В минусовые времена в Эфиопии она с Титонусом
шлёт прошения о его бессмертии и получает «да».
Высшие забывают купировать ген старения и распада,
и Титонус с Альцгеймером из городка Висбаден
незаметно заброшенны на дирижабль – в башню льда.
Звук цикады выходит из ниоткуда, отчуждаясь в зёрнах феррита.
Т-сс: рыжую пудру счищают бумажной салфеткой,
или пачка купюр с оттяжкой спружинит по пальцу – и шито-крыто.
Титонус, себя ощупав, обнаруживает цикаду на ветке.
Он забывается, будто тело его из тысяч кармашков…
Где? В каком? Тьмы подглазных мешочков, но глаз не найти в них.
Два британских историка над Ла-Маншем
пропадают в пространствах нефигуративных.
В. Х.
Капли дождя над морем большие, как вниз черенком отвёртки.
В мягком наплыве усадьба и панорамы без чётких границ.
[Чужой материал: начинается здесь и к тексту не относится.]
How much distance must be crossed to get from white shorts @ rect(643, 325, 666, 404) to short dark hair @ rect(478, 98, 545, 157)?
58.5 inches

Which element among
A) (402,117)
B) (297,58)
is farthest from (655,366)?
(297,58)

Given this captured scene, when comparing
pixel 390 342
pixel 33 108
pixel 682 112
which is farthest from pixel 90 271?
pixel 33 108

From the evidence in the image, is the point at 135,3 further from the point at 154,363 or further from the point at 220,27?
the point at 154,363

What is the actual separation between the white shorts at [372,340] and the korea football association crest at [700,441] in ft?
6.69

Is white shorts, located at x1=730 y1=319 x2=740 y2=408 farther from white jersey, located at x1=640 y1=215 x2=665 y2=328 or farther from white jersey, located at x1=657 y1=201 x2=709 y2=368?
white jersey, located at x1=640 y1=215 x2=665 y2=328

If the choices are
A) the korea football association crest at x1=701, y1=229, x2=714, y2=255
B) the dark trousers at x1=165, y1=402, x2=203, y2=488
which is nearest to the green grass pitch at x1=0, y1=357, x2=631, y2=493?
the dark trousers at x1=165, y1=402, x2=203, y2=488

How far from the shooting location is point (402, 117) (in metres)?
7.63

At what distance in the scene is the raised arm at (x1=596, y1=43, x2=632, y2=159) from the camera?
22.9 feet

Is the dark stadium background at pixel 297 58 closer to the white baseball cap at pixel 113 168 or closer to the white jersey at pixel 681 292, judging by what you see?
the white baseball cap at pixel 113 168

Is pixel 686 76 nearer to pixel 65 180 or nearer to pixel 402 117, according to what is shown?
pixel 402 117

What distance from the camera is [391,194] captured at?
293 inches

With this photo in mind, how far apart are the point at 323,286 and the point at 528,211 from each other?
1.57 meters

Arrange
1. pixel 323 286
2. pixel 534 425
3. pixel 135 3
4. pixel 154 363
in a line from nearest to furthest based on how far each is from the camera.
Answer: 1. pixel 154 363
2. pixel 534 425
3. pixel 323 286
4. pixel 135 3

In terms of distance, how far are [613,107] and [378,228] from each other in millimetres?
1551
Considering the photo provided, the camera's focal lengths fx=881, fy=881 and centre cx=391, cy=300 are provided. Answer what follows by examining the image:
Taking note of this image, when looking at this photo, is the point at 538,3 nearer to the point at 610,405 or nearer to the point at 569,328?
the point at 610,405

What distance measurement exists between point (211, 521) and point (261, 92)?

Плащ её длинный между деревьев по ходу меняет оттенки.
Что-то в ней от офицерской линейки – в повороте эллипсов и ресниц.
– Мне надоело, – она говорит, – быть колесом во прахе, заложницей
лотереи.
Случай меня поджимает и, забегая вперёд, держит – на неподвижной оси.
Листаю «Историю дирижаблей» – исполинские оболочки падают
на колени,
переламываясь о землю, качаясь и вспыхивая – хоть святых выноси.
Выносят святых. Лотерейные барабаны – вращаются. Катастрофы
величавы, если выпарить звук и чёрные дыры – стравить.
Геодезисты глядят друг на друга в упор, по карманам тротил расфасован…
Запросто выкинуть руку вперёд и Солнце остановить.
Движется вместе с Землёй корабль над облаками, не сходя с места,
с места под Солнцем. А здесь у меня – дача с башней, шпионы и гжель.
Над проектом колдую – что же делать ещё под домашним арестом? —
чтобы урной пылал погребальной – километрами – дирижабль.
Снилось, что дали мне хлеб легче воздуха (объект в форме круглого хлеба),
в нём внутри стадион и в разгаре игра – миллиметр горький зерна.
Я бегу по песку, я пускаю его – в филигранное тёмное небо.
– Осторожней, там толпы народу, даже если ты застрахована в фазе сна…
А поутру я брожу, как охранник уранового могильника,
пробы беру и сверяю с таблицами, делаю йогу: себя гляжу на просвет.
Куда делось светило? Как циркуль в пальцах Коперника,
я висну над явью нейтральной, смущая углы планет.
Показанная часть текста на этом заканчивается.